For each of the following, tell whether the process is exothermic or endothermic. (No calculations are required.) (a) \(\mathrm{H}_{2} \mathrm{O}(\ell) \longrightarrow \mathrm{H}_{2} \mathrm{O}(\mathrm{s})\) (b) \(2 \mathrm{H}_{2}(\mathrm{g})+\mathrm{O}_{2}(\mathrm{g}) \longrightarrow 2 \mathrm{H}_{2} \mathrm{O}(\mathrm{g})\) (c) \(\mathrm{H}_{2} \mathrm{O}\left(\ell, 25^{\circ} \mathrm{C}\right) \longrightarrow \mathrm{H}_{2} \mathrm{O}\left(\ell, 15^{\circ} \mathrm{C}\right)\) (d) \(\mathrm{H}_{2} \mathrm{O}(\ell) \longrightarrow \mathrm{H}_{2} \mathrm{O}(\mathrm{g})\)

For each of the following, define a system and its surroundings and give the direction of heat transfer between system and surroundings. (a) Methane is burning in a gas furnace in your home. (b) Water drops, sitting on your skin after a dip in a swimming pool, evaporate. (c) Water, at \(25^{\circ} \mathrm{C},\) is placed in the freezing compartment of a refrigerator, where it cools and eventually solidifies. (d) Aluminum and \(\mathrm{Fe}_{2} \mathrm{O}_{3}(\mathrm{s})\) are mixed in a flask sitting on a laboratory bench. A reaction occurs, and a large quantity of heat is evolved.

Which of the following are state functions? (a) the volume of a balloon (b) the time it takes to drive from your home to your college or university (c) the temperature of the water in a coffee cup (d) the potential energy of a ball held in your hand

Define the first law of thermodynamics using a mathematical equation and explain the meaning of each term in the equation.
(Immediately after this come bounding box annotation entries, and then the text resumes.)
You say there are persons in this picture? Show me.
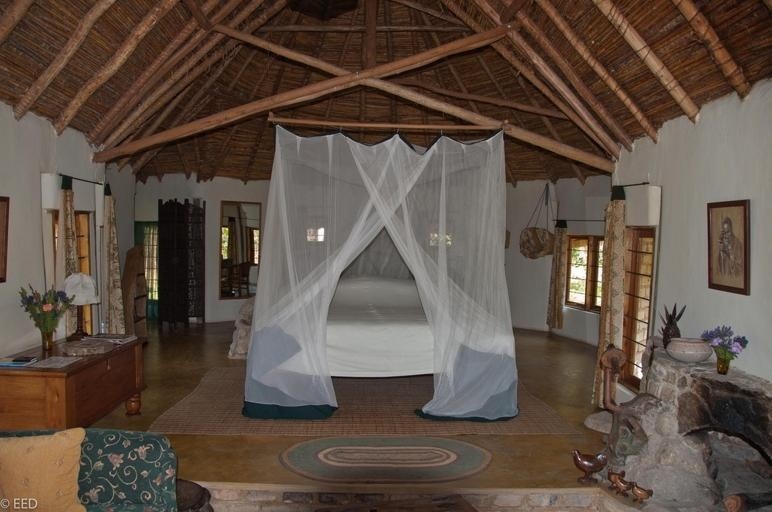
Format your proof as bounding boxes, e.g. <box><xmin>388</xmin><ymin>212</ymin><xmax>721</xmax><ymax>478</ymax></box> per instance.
<box><xmin>718</xmin><ymin>218</ymin><xmax>745</xmax><ymax>276</ymax></box>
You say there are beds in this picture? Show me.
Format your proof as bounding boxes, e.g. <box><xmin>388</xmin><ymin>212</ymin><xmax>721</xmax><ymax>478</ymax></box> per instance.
<box><xmin>249</xmin><ymin>277</ymin><xmax>515</xmax><ymax>379</ymax></box>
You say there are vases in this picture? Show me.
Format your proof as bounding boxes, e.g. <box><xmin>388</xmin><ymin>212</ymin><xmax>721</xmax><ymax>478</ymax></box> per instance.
<box><xmin>41</xmin><ymin>332</ymin><xmax>54</xmax><ymax>349</ymax></box>
<box><xmin>716</xmin><ymin>356</ymin><xmax>730</xmax><ymax>375</ymax></box>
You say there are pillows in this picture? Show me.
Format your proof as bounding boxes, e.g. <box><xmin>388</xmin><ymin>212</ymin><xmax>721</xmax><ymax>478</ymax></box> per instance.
<box><xmin>0</xmin><ymin>426</ymin><xmax>86</xmax><ymax>512</ymax></box>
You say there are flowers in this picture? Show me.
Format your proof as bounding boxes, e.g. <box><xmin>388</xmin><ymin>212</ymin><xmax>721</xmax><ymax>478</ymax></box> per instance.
<box><xmin>699</xmin><ymin>325</ymin><xmax>750</xmax><ymax>364</ymax></box>
<box><xmin>16</xmin><ymin>283</ymin><xmax>78</xmax><ymax>338</ymax></box>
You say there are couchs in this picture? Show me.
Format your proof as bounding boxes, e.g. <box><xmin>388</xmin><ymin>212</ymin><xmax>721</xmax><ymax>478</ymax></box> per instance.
<box><xmin>0</xmin><ymin>425</ymin><xmax>212</xmax><ymax>512</ymax></box>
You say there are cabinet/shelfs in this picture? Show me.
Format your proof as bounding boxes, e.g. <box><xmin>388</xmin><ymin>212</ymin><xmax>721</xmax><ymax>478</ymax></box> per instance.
<box><xmin>121</xmin><ymin>245</ymin><xmax>157</xmax><ymax>349</ymax></box>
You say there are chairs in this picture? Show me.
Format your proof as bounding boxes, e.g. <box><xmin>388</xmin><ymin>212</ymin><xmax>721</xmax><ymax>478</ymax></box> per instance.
<box><xmin>227</xmin><ymin>261</ymin><xmax>251</xmax><ymax>298</ymax></box>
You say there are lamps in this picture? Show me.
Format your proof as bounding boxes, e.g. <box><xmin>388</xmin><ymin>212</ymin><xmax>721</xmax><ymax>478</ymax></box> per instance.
<box><xmin>62</xmin><ymin>272</ymin><xmax>102</xmax><ymax>342</ymax></box>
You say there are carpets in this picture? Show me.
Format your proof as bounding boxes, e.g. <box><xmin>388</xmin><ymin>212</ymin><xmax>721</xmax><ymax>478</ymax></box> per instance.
<box><xmin>186</xmin><ymin>477</ymin><xmax>635</xmax><ymax>512</ymax></box>
<box><xmin>278</xmin><ymin>435</ymin><xmax>495</xmax><ymax>484</ymax></box>
<box><xmin>148</xmin><ymin>364</ymin><xmax>588</xmax><ymax>435</ymax></box>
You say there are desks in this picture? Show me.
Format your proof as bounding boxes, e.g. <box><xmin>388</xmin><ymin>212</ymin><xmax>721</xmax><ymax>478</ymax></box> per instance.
<box><xmin>0</xmin><ymin>331</ymin><xmax>148</xmax><ymax>432</ymax></box>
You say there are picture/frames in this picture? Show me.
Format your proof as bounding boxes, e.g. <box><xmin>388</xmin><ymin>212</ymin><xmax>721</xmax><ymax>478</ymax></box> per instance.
<box><xmin>704</xmin><ymin>199</ymin><xmax>751</xmax><ymax>298</ymax></box>
<box><xmin>0</xmin><ymin>195</ymin><xmax>10</xmax><ymax>283</ymax></box>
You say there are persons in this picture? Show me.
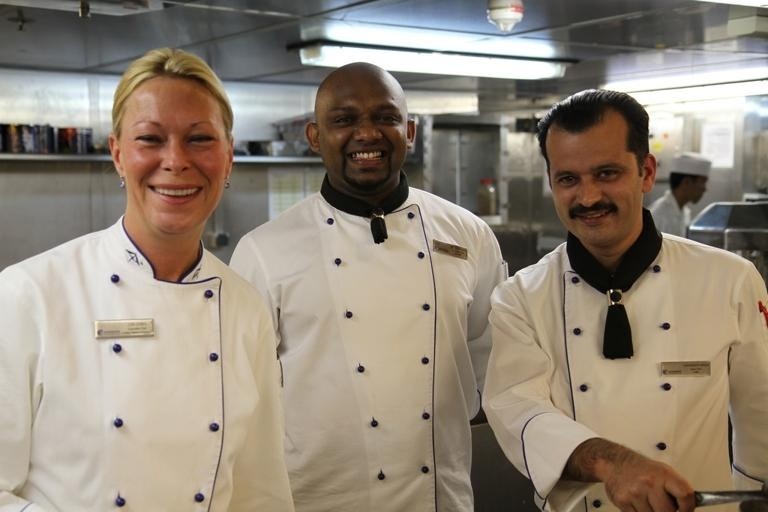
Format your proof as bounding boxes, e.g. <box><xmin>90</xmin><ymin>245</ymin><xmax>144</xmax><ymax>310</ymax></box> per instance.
<box><xmin>0</xmin><ymin>42</ymin><xmax>294</xmax><ymax>511</ymax></box>
<box><xmin>227</xmin><ymin>60</ymin><xmax>516</xmax><ymax>512</ymax></box>
<box><xmin>478</xmin><ymin>88</ymin><xmax>768</xmax><ymax>511</ymax></box>
<box><xmin>648</xmin><ymin>151</ymin><xmax>714</xmax><ymax>238</ymax></box>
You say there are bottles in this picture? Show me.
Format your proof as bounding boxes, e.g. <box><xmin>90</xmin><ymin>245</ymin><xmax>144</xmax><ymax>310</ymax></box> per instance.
<box><xmin>474</xmin><ymin>176</ymin><xmax>497</xmax><ymax>216</ymax></box>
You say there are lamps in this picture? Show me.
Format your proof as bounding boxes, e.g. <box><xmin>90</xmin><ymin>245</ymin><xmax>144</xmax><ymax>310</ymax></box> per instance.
<box><xmin>286</xmin><ymin>22</ymin><xmax>582</xmax><ymax>81</ymax></box>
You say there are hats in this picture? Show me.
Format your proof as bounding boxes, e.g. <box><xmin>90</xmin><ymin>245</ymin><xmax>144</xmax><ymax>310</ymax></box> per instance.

What does the term "standard state" mean? What are the standard states of the following substances at \(298 \mathrm{K}: \mathrm{H}_{2} \mathrm{O}\) \(\mathrm{NaCl}, \mathrm{Hg}, \mathrm{CH}_{4} ?\)

A piece of lead with a mass of \(27.3 \mathrm{g}\) was heated to \(98.90^{\circ} \mathrm{C}\) and then dropped into \(15.0 \mathrm{g}\) of water at \(22.50^{\circ} \mathrm{C} .\) The final temperature was \(26.32^{\circ} \mathrm{C} .\) Calculate the specific heat capacity of lead from these data.